**Work request**
Locate the string "common" in the records below. Copy every line where it occurs.

Data to process: Begin

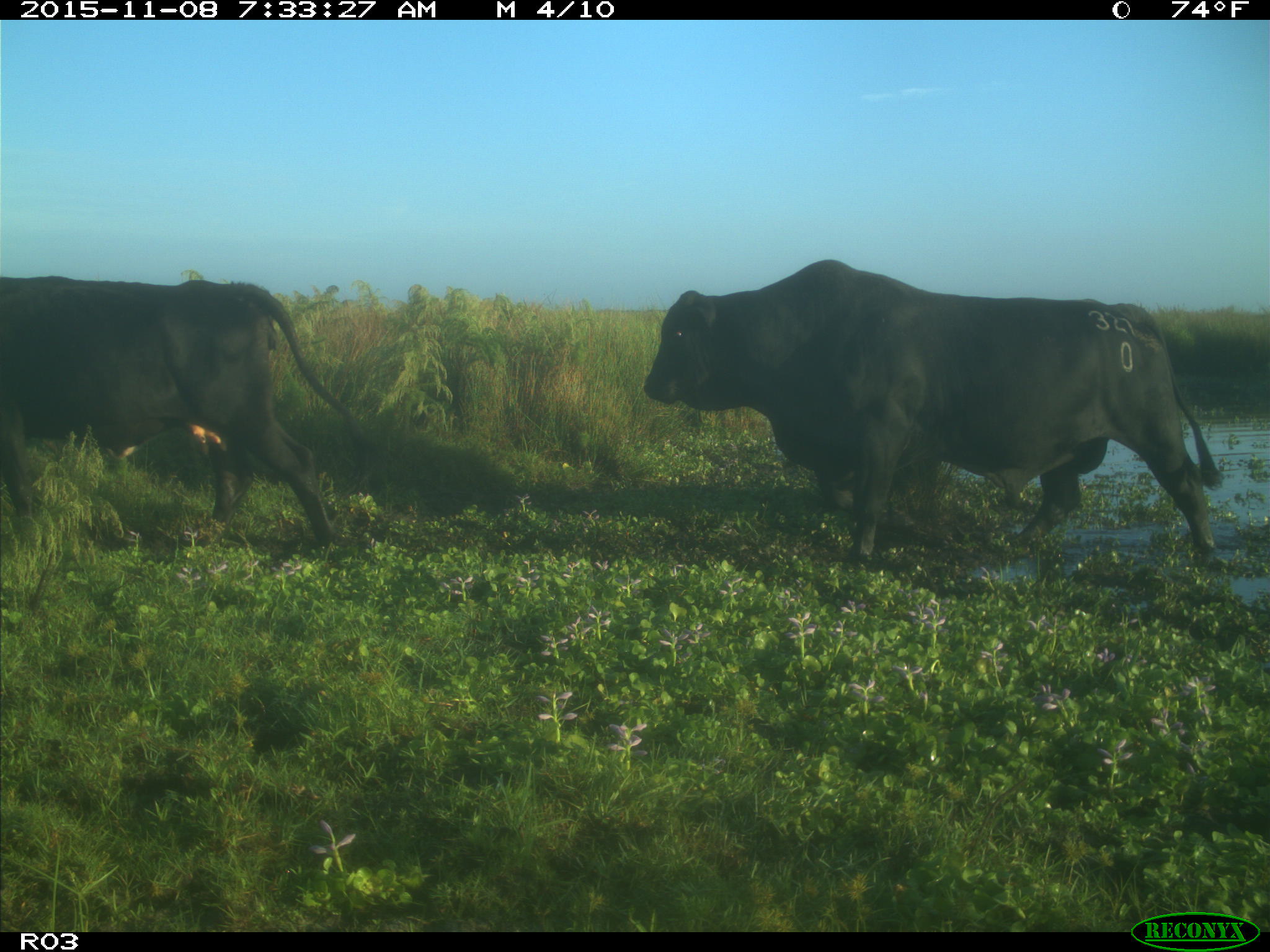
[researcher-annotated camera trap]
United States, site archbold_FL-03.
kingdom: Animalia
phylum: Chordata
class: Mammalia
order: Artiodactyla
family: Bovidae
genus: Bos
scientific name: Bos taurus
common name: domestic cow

Data to process: End
Data to process: Begin

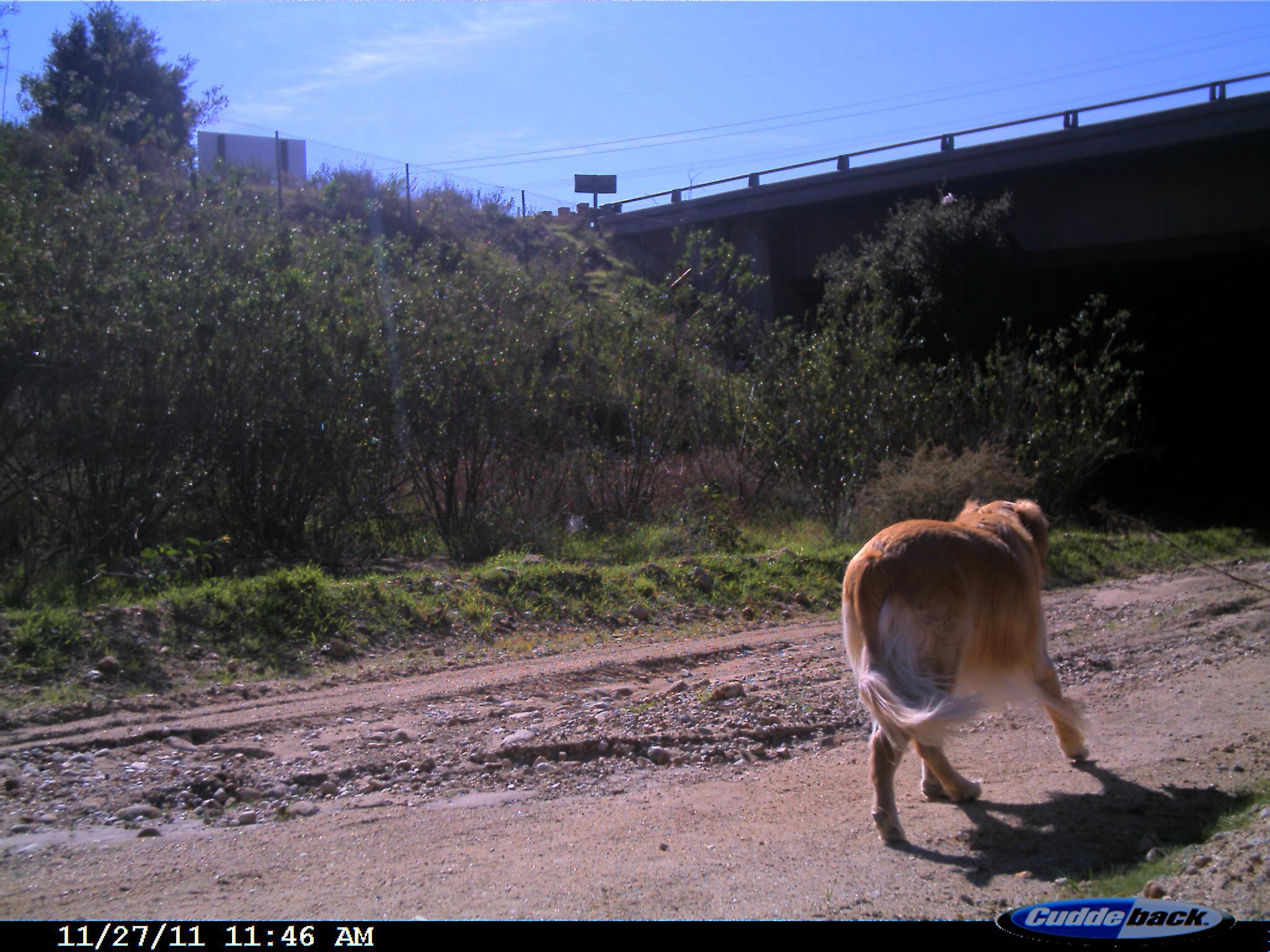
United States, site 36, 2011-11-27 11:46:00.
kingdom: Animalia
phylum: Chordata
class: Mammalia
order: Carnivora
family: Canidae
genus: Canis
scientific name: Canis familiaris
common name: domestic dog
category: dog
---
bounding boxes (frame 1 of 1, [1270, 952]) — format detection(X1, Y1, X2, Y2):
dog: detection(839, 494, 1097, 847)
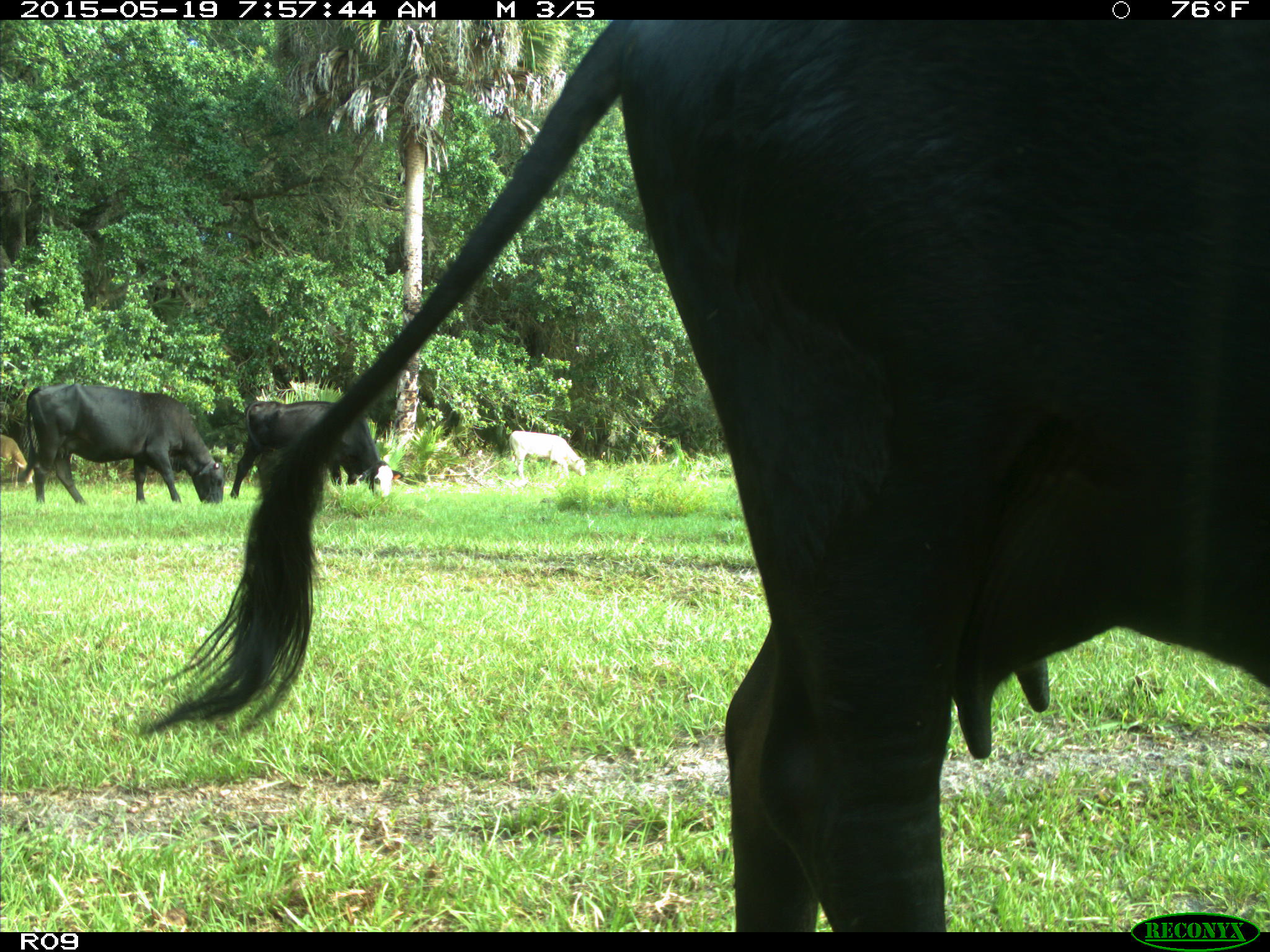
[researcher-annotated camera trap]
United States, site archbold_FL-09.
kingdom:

Data to process: End
Data to process: Begin

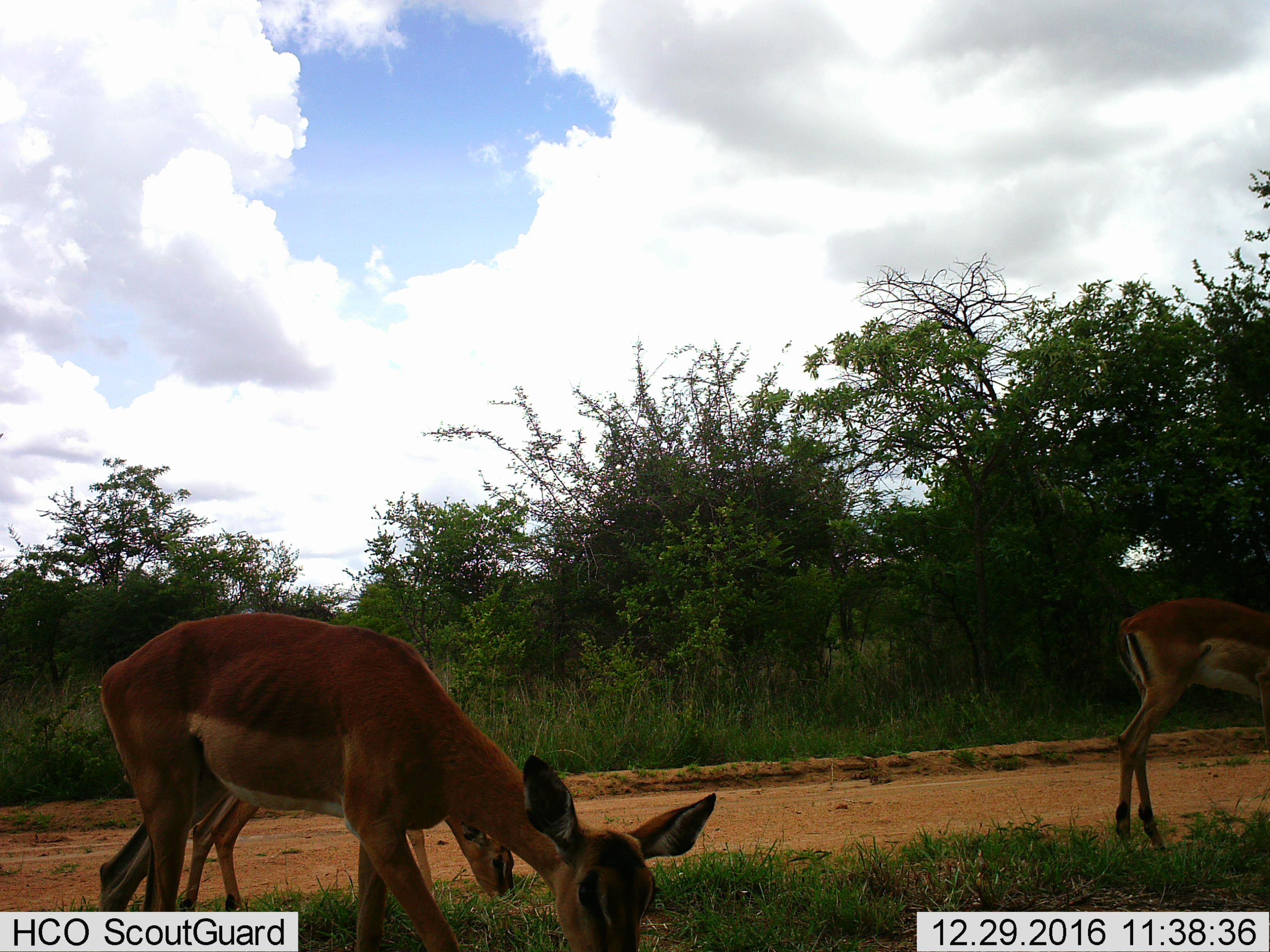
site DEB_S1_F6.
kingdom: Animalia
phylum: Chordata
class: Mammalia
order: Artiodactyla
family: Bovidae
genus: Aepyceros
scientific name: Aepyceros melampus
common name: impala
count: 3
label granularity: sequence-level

Data to process: End

**Expected output**
common name: domestic cow
common name: domestic dog
common name: impala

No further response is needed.